Environment variables

Environment variables are just like variables in a programming language (in fact bash is a complete programming language), they are "pointers" that reference data assigned to them. In bash, you assign an environment variable as shown below:

Set an environment variable

export varname="Some value, here it's a string"

Be careful – do not put spaces around the equals sign when assigning environment variable values. Also, always use double quotes if your value contains (or might contain) spaces.

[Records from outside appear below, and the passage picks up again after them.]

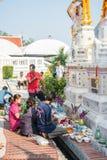 Buddhaceremoni för den Songkran dagen eller thailändsk festival för nytt år på April 13, 2016 i Samutprakarn Thail Royaltyfria Bilder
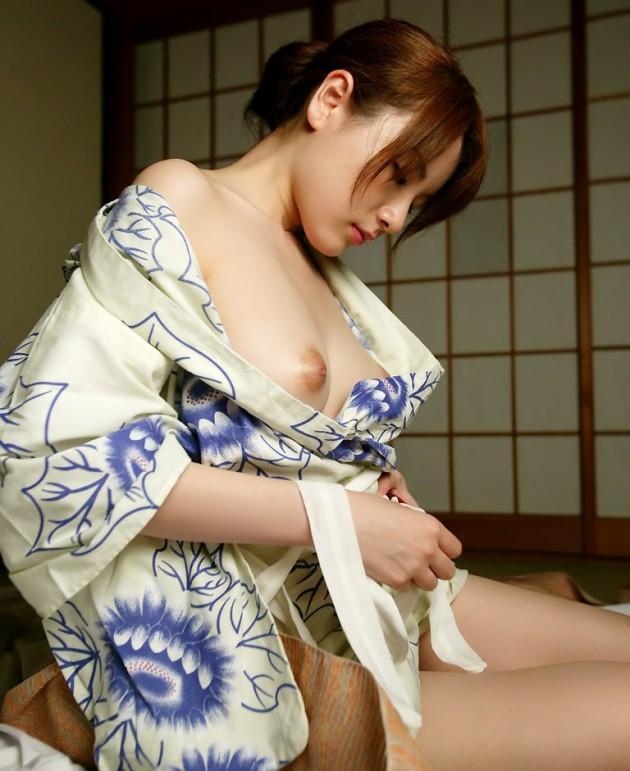 脱ぎかけの浴衣から覗く巨乳にドキドキ!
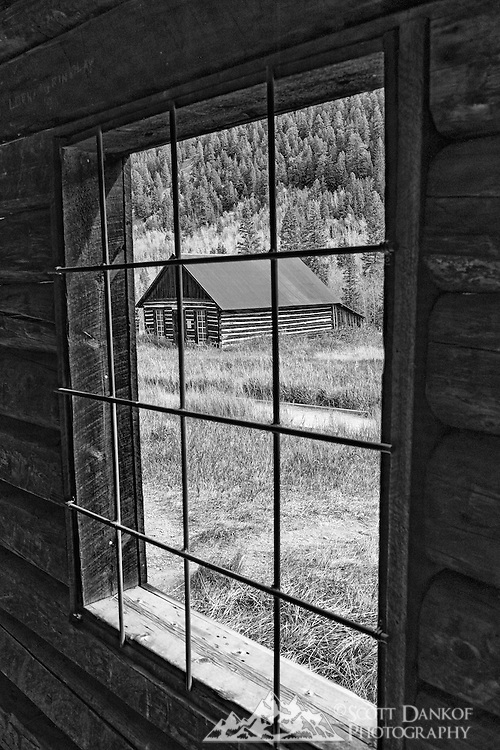 By 1883 Ashcroft was a town with a population of around 2,000 with two newspapers, a school, sawmills, a small smelter, and 20 saloons. There are 9 buildings left today, including an outhouse.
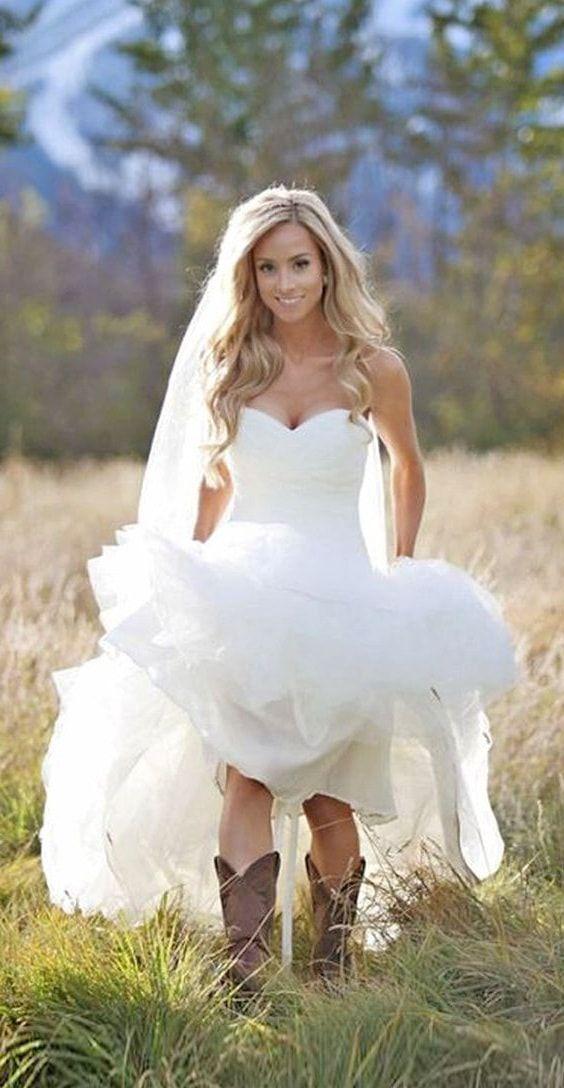 Amazing Super winter wedding dress ideas for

You set environment variables using the bare name (varname above).

You then refer to or evaluate an environment variables using a dollar sign ( $ ) before the name:

Refer to an environment variable

echo $varname

The export keyword when you're setting ensures that any sub-processes that are invoked will inherit this value. Without the export only the current shell process will have that variable set.

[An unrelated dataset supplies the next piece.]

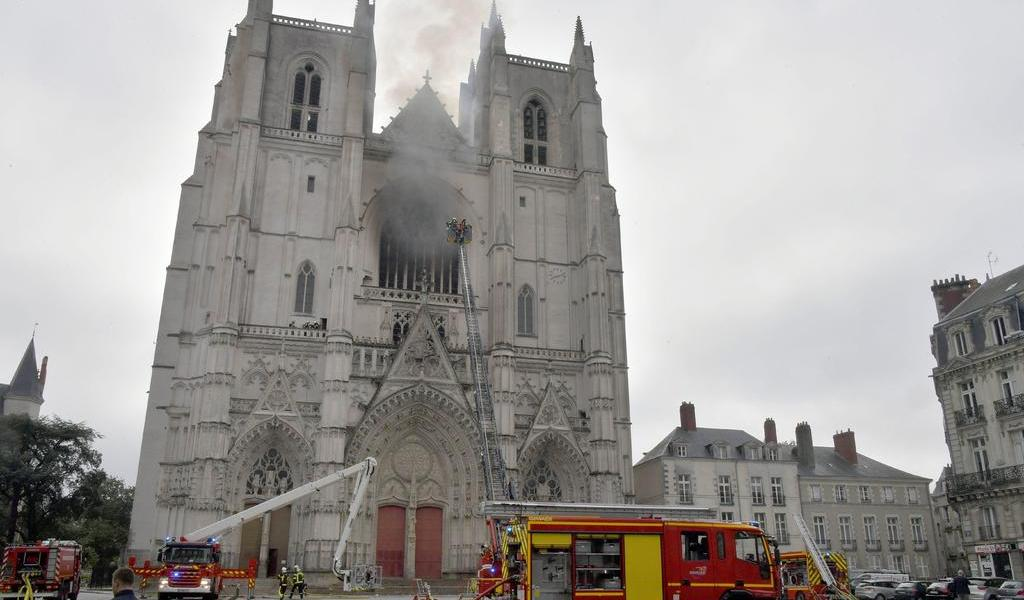 Detienen a hombre en investigación por incendio en Catedral de Nantes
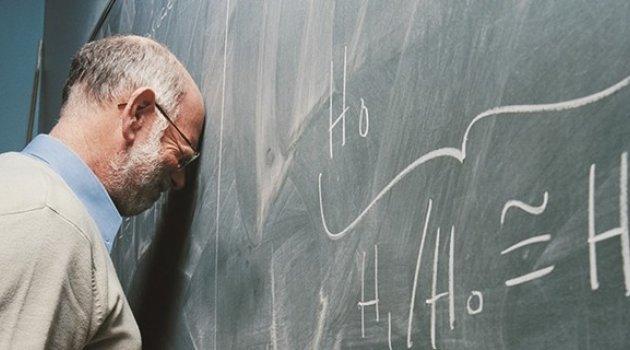 Akçadağ'da İki Öğretmen Açığa Alındı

Use the env command to see all the environment variables you currently have set.

Standard streams

Every command and Linux program has three "built-in" streams: standard input, standard output and standard error.

It is easy to not notice the difference between standard output and standard error when you're in an interactive Terminal session – because both outputs are sent to the Terminal. But they are separate streams, with different meanings. When running batch programs and scripts you will want to manipulate standard output and standard error from programs appropriately.

redirecting output

To take the standard output of a program and save it to a file, you use the > operator
- a single > overwrites any existing target; a double >> appends to it
- since standard output is stream #1, this is the same as 1>
To redirect the standard error of a program you must specify its stream number using 2>
To redirect standard output and standard error to the same place, use the syntax 2>&1

To see the difference between standard output and standard error try these commands:

Output redirection examples

# redirect a long listing of your $HOME directory to a file
ls -la $HOME > cmd.out
# look at the contents -- you'll see just files
cat cmd.out

# this command gives an error because the target does not exist
ls -la bad_directory

# redirect any errors from ls to a file
ls -la bad_directory 2> cmd.out
# look at the contents -- you'll see an error message
cat cmd.out

# now redirect both error and output streams to the same place
ls -la bad_directory $HOME > cmd.out
# look at the contents -- you'll see both an error message and files
cat cmd.out

piping

The power of the Linux command line is due in no small part to the power of piping. The pipe symbol ( | ) connects one program's standard output to the next program's standard input.

A simple example is piping uncompressed data "on the fly" to a pager like more:

Pipe gunzip -c output to a pager

# the -c option says to write decompressed data to the console (stdout)
gunzip -c big.fq.gz | more

But the real power comes when you stitch together a string of commands with pipes – it's incredibly flexible, and fun once you get the hang.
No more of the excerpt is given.